52 Responses to Wordless – at the Eric Carle Museum

  1. beth says:

    I love, love wordless books.

  2. Ritu says:

    I love the imagination that wordless books allow children to Foster! And the vocabulary 😊

  3. This is just fascinating! Three years ago, I was very surprised to discover that the Association of College & Research Libraries has seven standards for visual literacy. The ability to read and interpret images is becoming increasingly critical in today’s world. https://www.ala.org/acrl/standards/visualliteracy

    • Jennie says:

      Wow! I didn’t realize that standards for visual literacy had been established. This is comprehensive. And all along, I have intuitively known this and done this. I hope you pick up a wordless book the next time you go to the library. Studies have shown that images in a book are more effective than images on a screen. That’s not surprising to me at all.

  4. Dan Antion says:

    These are wonderful books. Thanks for the tour, Jennie.

  5. Thank you for this! I have loved wordless books since childhood and keep coming back to them time and again. You have some of my very favourites included here (especially Flotsam!) But I’m always adding to my wordless shelf. Have you read Over the Shop by JonArno Lawson & Qin Leng, yet?

  6. wordless books give children the freedom to see the story through their own voice

  7. quiall says:

    They do say a picture paints a thousand words.

  8. beetleypete says:

    I’m sure it was you who recommended a surreal wordless picture book about Frogs? I bought a copy some time ago and enjoyed reading through it with our grandson. It is in his house, so I can’t give the exact details.
    Best wishes, Pete.

  9. I love wordless picture books Jennie. Talk about opening up your imagination!

  10. Mireya says:

    Yes now that you mention it wordless books are an invitation for your curiosity to play. Yay

  11. Wordless books are the best. Well, that is unless you are trying to get a story done quickly. Thanks, Jennie.

  12. I can see how Kindergartners would love this kind of book. They are quite happy to make up their own stories and share their interpretations of the pictures.

  13. Jermena says:

    I think I had never really heard about picture books before…
    Now, I will start to pay attention 😁
    Thank you.

  14. petespringerauthor says:

    Where the beautiful act of reading a book begins. Children look at the images and tell you what they see, often in the most elaborate manner. When kids are sitting with a wordless book, they are modeling for books with words. It is a crucial step on the road to reading words.

  15. CarolCooks2 says:

    What a wonderful exhibition, Jennie…I love sitting with a child and a wordless book it opens up great dialogue they are wonderful 🙂 x

  16. These are lovely. In one of my grad school classes, I teach a lesson on writing non-traditionally, one of those ways without words. These are great examples.

  17. Kally says:

    Oh I love wordless books and bought a lot for my 4yo. She loves making up stories as she reads them.

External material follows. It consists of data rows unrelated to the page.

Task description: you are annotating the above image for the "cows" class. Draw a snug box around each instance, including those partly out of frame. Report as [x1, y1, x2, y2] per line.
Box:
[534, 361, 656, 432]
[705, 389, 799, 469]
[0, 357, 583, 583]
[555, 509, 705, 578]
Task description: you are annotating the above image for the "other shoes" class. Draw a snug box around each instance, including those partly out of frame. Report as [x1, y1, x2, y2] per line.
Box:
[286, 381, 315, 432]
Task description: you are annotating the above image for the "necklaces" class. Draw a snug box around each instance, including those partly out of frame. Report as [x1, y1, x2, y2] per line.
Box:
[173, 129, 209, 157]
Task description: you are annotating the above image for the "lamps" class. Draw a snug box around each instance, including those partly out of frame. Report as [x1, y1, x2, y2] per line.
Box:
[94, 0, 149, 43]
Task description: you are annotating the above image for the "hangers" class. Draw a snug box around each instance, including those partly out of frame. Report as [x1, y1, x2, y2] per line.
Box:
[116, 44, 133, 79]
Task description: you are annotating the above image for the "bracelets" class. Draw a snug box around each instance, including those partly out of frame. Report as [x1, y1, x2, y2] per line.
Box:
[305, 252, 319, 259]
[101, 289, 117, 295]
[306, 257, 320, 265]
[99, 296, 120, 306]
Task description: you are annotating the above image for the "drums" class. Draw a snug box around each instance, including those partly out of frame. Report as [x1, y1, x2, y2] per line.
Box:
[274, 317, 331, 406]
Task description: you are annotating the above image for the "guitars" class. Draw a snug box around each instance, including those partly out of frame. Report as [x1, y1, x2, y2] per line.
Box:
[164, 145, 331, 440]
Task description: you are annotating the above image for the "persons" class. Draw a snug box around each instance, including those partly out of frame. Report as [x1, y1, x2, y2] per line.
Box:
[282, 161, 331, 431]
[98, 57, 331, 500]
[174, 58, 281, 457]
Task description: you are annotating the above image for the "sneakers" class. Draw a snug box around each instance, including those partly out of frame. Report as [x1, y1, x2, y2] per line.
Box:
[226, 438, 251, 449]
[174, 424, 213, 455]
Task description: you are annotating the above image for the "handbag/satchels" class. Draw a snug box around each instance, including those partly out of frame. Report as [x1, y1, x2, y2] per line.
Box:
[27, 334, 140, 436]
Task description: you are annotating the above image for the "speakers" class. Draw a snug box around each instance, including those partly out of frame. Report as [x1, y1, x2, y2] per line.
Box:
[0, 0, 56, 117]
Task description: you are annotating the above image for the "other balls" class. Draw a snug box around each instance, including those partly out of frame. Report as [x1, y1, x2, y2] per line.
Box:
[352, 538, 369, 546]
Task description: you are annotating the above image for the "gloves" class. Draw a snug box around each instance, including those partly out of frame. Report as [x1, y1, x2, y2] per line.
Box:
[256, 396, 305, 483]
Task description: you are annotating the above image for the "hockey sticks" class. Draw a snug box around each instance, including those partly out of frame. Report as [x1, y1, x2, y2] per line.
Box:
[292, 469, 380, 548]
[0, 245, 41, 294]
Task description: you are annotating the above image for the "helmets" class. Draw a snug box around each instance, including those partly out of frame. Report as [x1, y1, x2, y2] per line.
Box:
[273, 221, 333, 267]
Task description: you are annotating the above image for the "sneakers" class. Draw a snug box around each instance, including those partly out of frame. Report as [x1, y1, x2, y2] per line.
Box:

  18. I love wordless books too. Flotsam looks great. I need to check that one out.

  19. ibrahimmohamedsaboon says:

    wow nice books

    On Tue, Aug 17, 2021, 12:01 PM A Teacher’s Reflections wrote:

    > Jennie posted: “The new exhibit at the Eric Carle Museum of Picture Book > Art is: Speechless: The Art of Wordless Picture Books Wordless books? How > can that be? How can you read a wordless book to a child? I’ll tell you > just how to do that. But first, let me back ” >

  20. damielolah says:

    Well done Always interesting when going these books with the littles ones! They always come up with different stories….

  21. Thanks for the great report on the new exhibition, Jennie! This museum is really wonderful xx Michael

  22. Mary Graf says:

    My favorite wordless picture book is A Boy, a Dog and a Frog by Mercer Mayer. I have recommended the series to countless pre-readers over the years. They all loved that they could tell the story themselves! Weston Woods produced live-action short films based on the books. Also wordless.

    • Jennie says:

      Mary, thank you so much for this! I look forward to reading “A Boy, a Dog, and a Frog”. I love Mercer Mayer. “There’s a Nightmare in My Closet” is a favorite. Discovering wordless books and sharing them in school is a joy – for me and certainly for the children.